Salmo responsorial: 144

 

R/. Que tus fieles, Señor, proclamen la gloria de tu reinado.

 

Que todas tus criaturas te den gracias, Señor, que te bendigan tus fieles; que proclamen la gloria de tu reinado, que hablen de tus hazañas.

Explicando tus hazañas a los hombres, la gloria y majestad de tu reinado. Tu reinado es un reinado perpetuo, tu gobierno va de edad en edad.

El Señor es justo en todos sus caminos, es bondadoso en todas sus acciones; cerca está el Señor de los que lo invocan, de los que lo invocan sinceramente.

 

Versículo antes del Evangelio (Jn 15,16):

Aleluya. Yo os he elegido del mundo, dice el Señor, para que vayáis y deis fruto y vuestro fruto permanezca. Aleluya.

 

Texto del Evangelio (Lc 10,1-9):

 

En aquel tiempo, el Señor designó a otros setenta y dos, y los envió de dos en dos delante de sí, a todas las ciudades y sitios a donde él había de ir. Y les dijo: «La mies es mucha, y los obreros pocos. Rogad, pues, al dueño de la mies que envíe obreros a su mies. Id; mirad que os envío como corderos en medio de lobos. No llevéis bolsa, ni alforja, ni sandalias. Y no saludéis a nadie en el camino.

»En la casa en que entréis, decid primero: ‘Paz a esta casa’. Y si hubiere allí un hijo de paz, vuestra paz reposará sobre él; si no, se volverá a vosotros. Permaneced en la misma casa, comiendo y bebiendo lo que tengan, porque el obrero merece su salario. No vayáis de casa en casa.

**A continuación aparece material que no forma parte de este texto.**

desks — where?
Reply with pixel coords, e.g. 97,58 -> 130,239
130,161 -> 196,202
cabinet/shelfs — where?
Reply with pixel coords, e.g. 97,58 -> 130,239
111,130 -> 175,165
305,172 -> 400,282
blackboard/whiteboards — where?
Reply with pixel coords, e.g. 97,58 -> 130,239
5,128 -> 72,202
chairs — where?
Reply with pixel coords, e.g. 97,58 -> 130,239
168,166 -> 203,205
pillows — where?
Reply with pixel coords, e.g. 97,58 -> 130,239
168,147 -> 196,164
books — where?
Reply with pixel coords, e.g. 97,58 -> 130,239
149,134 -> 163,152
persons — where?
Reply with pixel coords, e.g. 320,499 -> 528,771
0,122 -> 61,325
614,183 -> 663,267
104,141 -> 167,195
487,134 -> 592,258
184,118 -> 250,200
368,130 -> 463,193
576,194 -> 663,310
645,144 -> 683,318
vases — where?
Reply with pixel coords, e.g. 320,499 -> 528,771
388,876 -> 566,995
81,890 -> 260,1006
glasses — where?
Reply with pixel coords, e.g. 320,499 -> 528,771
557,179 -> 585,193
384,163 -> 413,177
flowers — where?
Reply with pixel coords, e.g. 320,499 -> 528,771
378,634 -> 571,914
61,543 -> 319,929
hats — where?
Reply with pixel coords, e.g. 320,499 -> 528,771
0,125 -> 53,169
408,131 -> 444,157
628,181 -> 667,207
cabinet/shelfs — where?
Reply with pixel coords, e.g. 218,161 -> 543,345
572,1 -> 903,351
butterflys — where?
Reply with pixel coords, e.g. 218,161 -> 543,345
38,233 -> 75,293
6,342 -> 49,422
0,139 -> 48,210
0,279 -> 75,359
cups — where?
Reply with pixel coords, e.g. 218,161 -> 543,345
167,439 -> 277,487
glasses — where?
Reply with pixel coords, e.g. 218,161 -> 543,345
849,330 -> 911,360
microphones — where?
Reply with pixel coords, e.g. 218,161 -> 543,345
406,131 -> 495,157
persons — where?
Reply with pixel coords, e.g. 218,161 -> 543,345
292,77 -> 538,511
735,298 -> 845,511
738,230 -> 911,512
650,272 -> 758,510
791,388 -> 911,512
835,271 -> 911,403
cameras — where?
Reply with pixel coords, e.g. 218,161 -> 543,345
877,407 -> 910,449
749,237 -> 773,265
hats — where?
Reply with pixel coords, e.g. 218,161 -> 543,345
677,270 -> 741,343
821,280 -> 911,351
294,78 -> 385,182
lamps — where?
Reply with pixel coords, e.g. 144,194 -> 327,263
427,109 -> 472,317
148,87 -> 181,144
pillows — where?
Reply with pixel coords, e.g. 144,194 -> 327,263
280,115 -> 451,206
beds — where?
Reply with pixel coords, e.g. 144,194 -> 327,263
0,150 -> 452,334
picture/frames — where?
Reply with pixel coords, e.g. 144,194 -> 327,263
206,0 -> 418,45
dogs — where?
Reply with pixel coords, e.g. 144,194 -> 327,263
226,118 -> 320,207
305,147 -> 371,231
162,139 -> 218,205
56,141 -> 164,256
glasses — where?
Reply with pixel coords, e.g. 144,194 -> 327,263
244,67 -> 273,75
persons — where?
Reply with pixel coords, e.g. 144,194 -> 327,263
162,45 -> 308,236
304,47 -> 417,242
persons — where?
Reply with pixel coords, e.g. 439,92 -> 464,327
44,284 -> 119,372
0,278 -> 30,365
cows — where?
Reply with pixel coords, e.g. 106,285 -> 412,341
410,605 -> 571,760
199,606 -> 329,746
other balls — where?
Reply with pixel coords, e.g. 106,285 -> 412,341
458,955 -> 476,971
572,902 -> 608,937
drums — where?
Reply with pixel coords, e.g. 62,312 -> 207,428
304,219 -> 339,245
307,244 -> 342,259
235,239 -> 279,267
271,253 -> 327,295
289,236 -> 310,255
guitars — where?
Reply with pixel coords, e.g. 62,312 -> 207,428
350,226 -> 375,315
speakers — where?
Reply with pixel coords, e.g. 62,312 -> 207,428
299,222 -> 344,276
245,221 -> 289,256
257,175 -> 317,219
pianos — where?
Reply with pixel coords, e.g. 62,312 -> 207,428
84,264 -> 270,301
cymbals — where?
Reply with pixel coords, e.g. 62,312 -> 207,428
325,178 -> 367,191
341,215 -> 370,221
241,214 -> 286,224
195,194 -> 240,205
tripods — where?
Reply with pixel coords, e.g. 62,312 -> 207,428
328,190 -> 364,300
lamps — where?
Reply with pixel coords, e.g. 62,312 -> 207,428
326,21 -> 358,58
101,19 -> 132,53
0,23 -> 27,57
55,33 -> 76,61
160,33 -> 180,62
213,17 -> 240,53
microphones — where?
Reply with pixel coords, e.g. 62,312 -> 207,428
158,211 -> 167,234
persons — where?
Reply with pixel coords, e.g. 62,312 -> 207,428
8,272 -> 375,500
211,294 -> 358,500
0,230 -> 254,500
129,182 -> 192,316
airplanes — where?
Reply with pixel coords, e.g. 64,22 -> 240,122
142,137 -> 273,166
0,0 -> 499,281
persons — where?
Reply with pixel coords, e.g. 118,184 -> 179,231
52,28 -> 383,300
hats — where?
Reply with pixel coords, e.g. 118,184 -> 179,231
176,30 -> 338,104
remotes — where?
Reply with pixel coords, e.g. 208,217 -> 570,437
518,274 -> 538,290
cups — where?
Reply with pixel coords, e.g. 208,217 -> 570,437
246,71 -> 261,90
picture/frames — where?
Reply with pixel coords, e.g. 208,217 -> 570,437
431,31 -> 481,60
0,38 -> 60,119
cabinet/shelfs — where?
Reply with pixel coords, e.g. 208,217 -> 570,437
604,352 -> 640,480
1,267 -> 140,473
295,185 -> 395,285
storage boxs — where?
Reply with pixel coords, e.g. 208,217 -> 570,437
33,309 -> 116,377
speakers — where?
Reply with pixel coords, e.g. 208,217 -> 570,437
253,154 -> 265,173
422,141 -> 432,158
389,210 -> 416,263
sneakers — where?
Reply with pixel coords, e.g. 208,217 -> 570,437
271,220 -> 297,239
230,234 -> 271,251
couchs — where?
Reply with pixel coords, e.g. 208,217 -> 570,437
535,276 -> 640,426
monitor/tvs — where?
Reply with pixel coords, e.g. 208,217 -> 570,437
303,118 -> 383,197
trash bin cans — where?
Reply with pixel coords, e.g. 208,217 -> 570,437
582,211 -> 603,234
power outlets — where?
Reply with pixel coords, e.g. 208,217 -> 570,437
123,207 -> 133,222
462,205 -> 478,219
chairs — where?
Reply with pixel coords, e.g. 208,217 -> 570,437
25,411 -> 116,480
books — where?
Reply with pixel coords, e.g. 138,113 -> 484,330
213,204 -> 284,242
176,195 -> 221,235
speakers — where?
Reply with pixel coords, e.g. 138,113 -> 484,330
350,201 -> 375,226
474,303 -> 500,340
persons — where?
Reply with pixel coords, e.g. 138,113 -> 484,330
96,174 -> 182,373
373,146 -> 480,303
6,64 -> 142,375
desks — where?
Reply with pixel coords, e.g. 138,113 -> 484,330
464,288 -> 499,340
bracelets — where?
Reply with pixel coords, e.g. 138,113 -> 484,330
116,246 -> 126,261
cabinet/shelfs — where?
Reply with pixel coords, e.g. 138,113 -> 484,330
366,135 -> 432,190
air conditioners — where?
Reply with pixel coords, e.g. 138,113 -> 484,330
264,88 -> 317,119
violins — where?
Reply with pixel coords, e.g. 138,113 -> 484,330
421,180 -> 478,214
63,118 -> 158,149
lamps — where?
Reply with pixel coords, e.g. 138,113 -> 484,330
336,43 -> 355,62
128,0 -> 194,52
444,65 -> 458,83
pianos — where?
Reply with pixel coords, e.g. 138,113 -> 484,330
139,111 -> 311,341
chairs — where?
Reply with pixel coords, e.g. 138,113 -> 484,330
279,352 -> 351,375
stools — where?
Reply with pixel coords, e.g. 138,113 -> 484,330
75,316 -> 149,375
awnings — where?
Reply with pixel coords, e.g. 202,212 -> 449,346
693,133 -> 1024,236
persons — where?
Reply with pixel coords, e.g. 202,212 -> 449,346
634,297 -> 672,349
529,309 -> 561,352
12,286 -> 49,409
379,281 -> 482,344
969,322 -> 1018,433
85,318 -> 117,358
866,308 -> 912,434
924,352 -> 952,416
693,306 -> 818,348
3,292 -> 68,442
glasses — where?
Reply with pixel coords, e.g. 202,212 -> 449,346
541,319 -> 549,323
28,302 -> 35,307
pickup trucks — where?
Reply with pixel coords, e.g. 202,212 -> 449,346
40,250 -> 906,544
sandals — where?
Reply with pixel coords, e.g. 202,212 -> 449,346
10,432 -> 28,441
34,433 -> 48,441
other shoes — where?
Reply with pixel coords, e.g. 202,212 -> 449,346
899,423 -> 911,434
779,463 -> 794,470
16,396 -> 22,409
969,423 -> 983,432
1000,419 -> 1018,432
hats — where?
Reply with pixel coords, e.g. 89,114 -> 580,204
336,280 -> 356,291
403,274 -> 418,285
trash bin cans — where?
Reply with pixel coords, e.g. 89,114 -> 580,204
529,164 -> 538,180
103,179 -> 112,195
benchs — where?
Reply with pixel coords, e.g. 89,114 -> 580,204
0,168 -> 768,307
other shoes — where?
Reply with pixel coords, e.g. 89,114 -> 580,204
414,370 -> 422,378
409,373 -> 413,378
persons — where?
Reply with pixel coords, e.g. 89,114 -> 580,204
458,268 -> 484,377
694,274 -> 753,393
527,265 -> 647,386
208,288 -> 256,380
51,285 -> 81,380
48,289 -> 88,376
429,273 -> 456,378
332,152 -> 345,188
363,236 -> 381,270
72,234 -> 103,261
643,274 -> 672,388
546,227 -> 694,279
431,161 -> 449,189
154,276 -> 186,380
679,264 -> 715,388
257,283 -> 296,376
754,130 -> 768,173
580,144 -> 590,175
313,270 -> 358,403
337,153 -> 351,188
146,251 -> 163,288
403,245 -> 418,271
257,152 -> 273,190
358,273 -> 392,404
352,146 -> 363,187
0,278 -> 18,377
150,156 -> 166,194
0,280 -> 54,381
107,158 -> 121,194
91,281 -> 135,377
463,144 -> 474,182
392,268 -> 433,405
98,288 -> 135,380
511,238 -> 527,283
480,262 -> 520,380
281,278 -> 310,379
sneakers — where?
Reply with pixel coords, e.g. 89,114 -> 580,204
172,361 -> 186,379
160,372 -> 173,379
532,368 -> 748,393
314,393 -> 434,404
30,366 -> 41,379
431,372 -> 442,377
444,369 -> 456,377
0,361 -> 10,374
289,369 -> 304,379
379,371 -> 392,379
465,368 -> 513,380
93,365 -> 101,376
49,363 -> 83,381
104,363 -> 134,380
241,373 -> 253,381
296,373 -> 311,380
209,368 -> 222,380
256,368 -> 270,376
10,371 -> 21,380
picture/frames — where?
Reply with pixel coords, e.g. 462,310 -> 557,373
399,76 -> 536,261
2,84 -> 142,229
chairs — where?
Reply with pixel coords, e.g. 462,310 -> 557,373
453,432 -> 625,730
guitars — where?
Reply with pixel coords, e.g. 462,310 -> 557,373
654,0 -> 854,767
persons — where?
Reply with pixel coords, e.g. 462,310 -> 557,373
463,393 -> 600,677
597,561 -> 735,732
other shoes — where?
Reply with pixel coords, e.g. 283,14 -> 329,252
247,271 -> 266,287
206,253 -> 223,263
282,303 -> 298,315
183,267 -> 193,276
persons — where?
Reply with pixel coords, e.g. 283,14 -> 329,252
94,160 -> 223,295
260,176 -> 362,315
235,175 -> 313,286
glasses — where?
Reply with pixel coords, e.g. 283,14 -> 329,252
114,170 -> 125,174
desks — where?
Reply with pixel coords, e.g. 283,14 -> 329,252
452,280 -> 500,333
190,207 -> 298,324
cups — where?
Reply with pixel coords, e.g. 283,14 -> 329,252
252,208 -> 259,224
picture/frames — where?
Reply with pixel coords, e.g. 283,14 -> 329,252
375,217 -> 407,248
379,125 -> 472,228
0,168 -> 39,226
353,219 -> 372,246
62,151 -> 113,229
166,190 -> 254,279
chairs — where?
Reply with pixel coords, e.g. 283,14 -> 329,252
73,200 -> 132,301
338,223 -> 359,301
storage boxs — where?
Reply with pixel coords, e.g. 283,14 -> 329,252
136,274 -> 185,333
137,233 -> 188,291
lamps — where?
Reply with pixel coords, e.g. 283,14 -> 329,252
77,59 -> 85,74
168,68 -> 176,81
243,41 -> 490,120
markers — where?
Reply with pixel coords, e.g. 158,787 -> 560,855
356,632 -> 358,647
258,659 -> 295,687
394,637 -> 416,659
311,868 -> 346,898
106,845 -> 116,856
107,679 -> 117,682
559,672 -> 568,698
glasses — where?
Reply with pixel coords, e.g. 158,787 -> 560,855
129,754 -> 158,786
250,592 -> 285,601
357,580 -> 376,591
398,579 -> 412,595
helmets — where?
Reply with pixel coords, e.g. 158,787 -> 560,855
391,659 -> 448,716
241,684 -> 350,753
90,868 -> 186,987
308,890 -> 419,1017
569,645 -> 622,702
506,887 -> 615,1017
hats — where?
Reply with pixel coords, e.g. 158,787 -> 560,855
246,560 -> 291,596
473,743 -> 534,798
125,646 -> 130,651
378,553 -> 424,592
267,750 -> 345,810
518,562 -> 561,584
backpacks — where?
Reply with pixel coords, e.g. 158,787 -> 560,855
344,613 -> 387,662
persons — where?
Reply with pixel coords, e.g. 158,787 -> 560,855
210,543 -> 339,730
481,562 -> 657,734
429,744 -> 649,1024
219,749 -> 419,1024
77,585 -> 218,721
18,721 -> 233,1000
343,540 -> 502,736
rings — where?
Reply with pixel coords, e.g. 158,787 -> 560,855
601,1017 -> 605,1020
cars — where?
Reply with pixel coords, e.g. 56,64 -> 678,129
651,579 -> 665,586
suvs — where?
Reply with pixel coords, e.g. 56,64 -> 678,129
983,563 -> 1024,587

En la ciudad en que entréis y os reciban, comed lo que os pongan; curad los enfermos que haya en ella, y decidles: ‘El Reino de Dios está cerca de vosotros’».

 

Comentario

 

Hoy, en la fiesta de san Lucas —el Evangelista de la mansedumbre de Cristo—, la Iglesia proclama este Evangelio en el que se presentan las características centrales del apóstol de Cristo.

El apóstol es, en primer lugar, el que ha sido llamado por el Señor, designado por Él mismo, con vistas a ser enviado en su nombre: ¡es Jesús quien llama a quien quiere para confiarle una misión concreta! «El Señor designó a otros setenta y dos, y los envió de dos en dos delante de sí, a todas las ciudades y sitios a donde él había de ir» (Lc 10,1).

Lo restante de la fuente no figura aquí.